Not by themselves. A visit means an AI system requested your page; whether the content is then used in an answer depends on what the bot could read, how relevant it was, and choices made by the platform. Access is necessary but not sufficient — treat crawl data as evidence of opportunity, not proof of visibility.

It depends on what you are protecting and what you want to grow. Publishers protecting original content often block training crawlers. Businesses that want to be findable through assistants usually keep search and user-triggered agents open. The common mistake is blocking by habit with one wildcard rule and losing live reads you actually wanted.

GA4 and similar tools count visitors by executing a JavaScript tag in the browser. Crawlers and AI fetchers request the raw HTML and do not run that tag, so they never appear in your analytics reports. This is why AI bot traffic has to be measured at the CDN or server-log level.

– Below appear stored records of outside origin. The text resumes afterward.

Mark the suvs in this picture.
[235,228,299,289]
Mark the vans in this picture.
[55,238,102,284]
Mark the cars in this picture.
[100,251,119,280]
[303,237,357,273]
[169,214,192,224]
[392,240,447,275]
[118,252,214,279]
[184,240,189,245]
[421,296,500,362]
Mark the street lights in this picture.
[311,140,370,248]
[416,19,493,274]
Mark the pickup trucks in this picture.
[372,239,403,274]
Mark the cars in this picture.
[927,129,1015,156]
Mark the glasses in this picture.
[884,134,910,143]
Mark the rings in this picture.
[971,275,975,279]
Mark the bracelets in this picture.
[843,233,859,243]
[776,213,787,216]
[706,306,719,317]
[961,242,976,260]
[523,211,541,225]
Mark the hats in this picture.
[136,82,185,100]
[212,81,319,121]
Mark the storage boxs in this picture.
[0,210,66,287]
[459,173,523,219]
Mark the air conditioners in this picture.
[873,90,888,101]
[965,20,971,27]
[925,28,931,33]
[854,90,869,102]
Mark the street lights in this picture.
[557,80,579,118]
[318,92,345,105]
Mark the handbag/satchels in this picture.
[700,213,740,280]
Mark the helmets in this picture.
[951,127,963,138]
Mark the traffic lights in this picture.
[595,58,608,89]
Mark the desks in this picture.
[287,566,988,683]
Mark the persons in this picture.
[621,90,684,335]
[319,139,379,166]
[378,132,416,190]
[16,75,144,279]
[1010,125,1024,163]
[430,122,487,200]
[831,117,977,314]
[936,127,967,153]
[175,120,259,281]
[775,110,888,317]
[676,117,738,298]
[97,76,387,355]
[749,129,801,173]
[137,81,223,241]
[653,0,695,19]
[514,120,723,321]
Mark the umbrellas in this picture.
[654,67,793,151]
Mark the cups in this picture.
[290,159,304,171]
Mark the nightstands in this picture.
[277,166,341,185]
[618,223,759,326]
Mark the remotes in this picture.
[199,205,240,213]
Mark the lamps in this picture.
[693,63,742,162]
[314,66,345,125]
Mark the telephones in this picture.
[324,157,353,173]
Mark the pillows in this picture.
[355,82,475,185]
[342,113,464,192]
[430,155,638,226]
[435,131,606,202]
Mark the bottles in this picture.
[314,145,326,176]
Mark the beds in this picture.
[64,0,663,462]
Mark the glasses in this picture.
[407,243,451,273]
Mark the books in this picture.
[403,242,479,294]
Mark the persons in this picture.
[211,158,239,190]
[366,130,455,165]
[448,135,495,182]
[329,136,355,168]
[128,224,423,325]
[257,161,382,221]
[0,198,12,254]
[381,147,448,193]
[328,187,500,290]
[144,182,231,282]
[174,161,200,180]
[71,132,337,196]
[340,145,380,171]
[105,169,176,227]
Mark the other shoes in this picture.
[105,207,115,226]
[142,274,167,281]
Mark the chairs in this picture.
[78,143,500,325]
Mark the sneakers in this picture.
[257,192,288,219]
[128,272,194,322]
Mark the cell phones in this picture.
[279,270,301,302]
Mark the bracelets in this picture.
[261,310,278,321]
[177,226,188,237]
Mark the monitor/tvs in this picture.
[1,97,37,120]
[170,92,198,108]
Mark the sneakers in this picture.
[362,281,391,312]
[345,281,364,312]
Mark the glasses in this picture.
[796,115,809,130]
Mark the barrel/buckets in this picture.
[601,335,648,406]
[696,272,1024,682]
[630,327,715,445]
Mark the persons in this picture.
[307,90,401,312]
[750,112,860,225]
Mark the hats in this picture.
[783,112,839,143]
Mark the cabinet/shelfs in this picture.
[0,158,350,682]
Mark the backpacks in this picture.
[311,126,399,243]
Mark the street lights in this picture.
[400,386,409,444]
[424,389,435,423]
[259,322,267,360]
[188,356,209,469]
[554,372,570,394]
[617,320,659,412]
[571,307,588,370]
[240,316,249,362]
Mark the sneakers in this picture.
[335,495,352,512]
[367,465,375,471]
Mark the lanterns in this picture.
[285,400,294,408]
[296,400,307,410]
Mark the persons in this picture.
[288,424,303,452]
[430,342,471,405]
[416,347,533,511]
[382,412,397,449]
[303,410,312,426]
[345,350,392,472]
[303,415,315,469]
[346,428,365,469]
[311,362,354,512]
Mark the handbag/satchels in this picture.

There is no reliable public benchmark for small sites yet — most published numbers come from large publishers and network-wide CDN reports. Our single data point: a small SaaS site logged 604 identified AI requests in seven days. The only way to know your number is to check your own logs, which takes a few minutes with the steps above.

What to do next

Key takeaways:

  • AI bots already read small websites: 604 identified requests hit this small site in one week — roughly one every 17 minutes.
  • About one visit in five was a live, user-triggered read (ChatGPT-User, Claude-User, Perplexity-User) — an assistant reading a page for a real person mid-conversation.
  • Measure at the CDN or server-log level (analytics tags cannot see bots), then decide your robots.txt policy per bot type and make key pages readable in plain HTML.